Service Remembered Three Soldiers Get Purple Hearts After Saudi Arabia Attack
Senior Airman Eric Eggleston was asleep that evening the blast went off in Dhahran. Staff Sgt. Mark Deinhart was reading. Tech. Sgt. Dwight Nelson was watching “Braveheart.”
None of the three Fairchild airmen knew what hit them.
Deinhart ducked and closed his eyes. When he opened them, all the windows in his room were gone and he was bleeding from numerous cuts.
Eggleston was flipped upside down onto the floor. His first thought was that a missile had hit the barracks.
“I got mad. I thought the Army didn’t do its job and a Scud had hit us,” he said.
Nelson saw a flash of light, then was thrown some 12 feet into a brick wall. His ear was almost severed and his legs cut by shrapnel; he spent three days in a hospital.

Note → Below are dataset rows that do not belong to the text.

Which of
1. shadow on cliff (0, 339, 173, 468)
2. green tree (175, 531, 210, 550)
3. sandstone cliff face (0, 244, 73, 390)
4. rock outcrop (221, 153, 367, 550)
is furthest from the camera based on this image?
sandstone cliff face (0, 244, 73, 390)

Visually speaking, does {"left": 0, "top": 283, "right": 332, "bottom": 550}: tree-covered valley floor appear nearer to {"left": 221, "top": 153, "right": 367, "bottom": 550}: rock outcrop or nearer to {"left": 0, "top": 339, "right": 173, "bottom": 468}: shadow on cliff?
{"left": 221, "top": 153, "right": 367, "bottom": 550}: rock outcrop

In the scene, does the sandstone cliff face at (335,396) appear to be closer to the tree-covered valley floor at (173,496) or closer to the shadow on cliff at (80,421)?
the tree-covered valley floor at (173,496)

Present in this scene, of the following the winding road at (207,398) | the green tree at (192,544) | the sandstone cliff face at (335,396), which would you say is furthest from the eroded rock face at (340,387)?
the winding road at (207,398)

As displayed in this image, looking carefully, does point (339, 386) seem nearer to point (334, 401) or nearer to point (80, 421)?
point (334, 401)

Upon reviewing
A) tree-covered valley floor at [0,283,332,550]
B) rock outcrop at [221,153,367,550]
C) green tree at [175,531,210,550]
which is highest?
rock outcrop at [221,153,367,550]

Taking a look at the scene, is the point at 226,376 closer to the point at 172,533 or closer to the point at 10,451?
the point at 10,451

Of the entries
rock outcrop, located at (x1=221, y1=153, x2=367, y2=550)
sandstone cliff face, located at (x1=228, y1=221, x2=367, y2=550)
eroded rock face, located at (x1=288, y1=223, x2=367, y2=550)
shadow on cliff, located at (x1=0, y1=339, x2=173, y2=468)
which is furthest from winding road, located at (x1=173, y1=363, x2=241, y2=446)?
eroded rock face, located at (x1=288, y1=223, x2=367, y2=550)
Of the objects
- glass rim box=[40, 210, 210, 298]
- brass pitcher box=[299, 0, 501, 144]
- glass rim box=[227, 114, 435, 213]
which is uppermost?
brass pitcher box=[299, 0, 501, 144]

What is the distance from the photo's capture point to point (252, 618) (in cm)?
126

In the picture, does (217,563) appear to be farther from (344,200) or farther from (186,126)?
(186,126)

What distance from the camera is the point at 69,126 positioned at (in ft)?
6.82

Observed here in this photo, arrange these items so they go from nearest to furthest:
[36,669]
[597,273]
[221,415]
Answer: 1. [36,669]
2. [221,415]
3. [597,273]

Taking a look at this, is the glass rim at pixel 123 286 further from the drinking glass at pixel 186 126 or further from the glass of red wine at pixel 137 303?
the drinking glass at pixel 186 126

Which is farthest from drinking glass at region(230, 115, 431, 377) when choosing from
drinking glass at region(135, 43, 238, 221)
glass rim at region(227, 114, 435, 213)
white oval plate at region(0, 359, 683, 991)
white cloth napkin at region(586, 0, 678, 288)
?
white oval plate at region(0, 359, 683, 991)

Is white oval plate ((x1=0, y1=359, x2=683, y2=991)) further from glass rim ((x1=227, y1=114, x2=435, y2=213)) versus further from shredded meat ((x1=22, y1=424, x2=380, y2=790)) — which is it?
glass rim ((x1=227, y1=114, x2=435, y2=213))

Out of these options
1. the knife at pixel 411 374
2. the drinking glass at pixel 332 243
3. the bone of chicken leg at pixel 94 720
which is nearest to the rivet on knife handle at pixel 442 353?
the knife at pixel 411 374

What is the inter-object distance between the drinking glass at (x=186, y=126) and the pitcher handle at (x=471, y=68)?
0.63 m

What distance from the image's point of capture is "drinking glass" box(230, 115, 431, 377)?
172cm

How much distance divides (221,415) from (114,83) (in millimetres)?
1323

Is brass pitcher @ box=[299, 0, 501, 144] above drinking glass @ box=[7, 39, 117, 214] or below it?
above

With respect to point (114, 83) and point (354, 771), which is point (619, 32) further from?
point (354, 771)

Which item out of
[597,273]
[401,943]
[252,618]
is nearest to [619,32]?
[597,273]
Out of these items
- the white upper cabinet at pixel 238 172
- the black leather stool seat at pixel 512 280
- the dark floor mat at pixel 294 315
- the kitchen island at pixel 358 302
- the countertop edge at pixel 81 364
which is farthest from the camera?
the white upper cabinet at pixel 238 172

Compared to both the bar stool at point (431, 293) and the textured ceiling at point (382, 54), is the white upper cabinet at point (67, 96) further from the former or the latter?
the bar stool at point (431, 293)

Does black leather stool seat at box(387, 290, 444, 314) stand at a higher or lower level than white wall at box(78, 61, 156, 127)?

All three survived the June 25 bombing of the U.S. military compound in Saudi Arabia and returned shortly afterwards to Fairchild Air Force Base to resume their regular duties.
Friday, a four-star general dropped by to let the three airman know the Air Force hadn’t forgotten they had been injured in the terrorist attack. Gen. Walter Kross, chief of the Air Mobility Command, presented each with a Purple Heart, the military medal awarded to those wounded or killed in action.
Kross was on a quick inspection of the West Plains base. He pinned the purple and gold medal on the pocket of the three men’s neatly pressed desert camouflage uniforms, and praised them for being among the peacekeeping forces “on the tip of the sword” in Saudi Arabia.
None of the three was in the barracks that nearly was leveled by the truck bomb. But the blast was so large it shattered windows and sent shock waves through surrounding buildings.
“We didn’t know what it was,” said Deinhart, an aircraft welder who was three buildings away from the blast but was sliced by flying glass.
The medics stitched him up quickly and moved on to the next patient, he said.
Eggleston, a member of a civil engineering unit, said he got so busy helping other people out of the wreckage he forgot about his own injuries. He didn’t realize until the next morning his foot was hurting badly.
Doctors took a three-quarter-inch piece of glass out of his foot.
Nelson’s cuts kept him in a wheelchair while he was in the hospital, so he rolled from room to room to carry messages and news to the troops who were bedridden.
“They called it the morale wagon because I tried to keep everyone’s spirits up,” he said.